Nur mit viel Glück und durch internationale Proteste ist es ihr gelungen, außer Landes zu kommen und in Sicherheit zu sein. Ich glaube, dass die psychologische Wirkung dieser frauenfeindlichen Rechtsinterpretation ganz massiv ist, weil sie dazu führt, dass die Frauen sagen: Ich schneide mir ja nicht ins eigene Fleisch, ich kann nicht über dieses Verbrechen reden, weil es mich nachher selbst juristisch belastet. Das ist, glaube ich, die entscheidende Wirkungsmacht von dieser Rechtsprechung.

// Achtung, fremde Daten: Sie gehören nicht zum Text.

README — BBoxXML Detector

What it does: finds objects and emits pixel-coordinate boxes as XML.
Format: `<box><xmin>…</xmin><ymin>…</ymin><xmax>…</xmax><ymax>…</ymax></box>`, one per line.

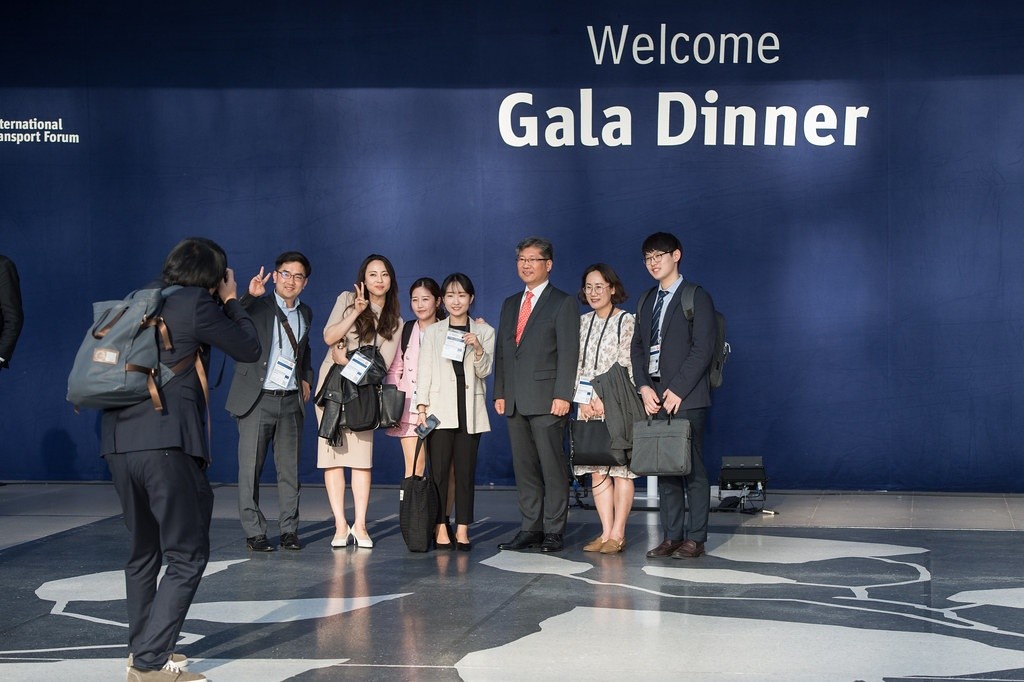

DOMRADIO.DE: Sie selbst waren vor Ort in Katar. Sie haben eine Reihe betroffener Frauen gesprochen. Was berichten die ihnen?

Nowak: Das erste ist natürlich, dass sie eigentlich mit großen Hoffnungen nach Katar oder auch in andere Golfstaaten kommen, dass sie Verträge unterschreiben, wo zum Beispiel drinsteht, dass sie für ein kleines Baby als Babysitterin arbeiten müssen und sich dann herauskristallisiert, sie müssen insgesamt für sechs Kinder verantwortlich sein. Die Älteren dieser Kinder geben dem Hausmädchen dann auch Befehle. Sie arbeiten nicht acht, sondern 15 Stunden. Damit fängt das dann an.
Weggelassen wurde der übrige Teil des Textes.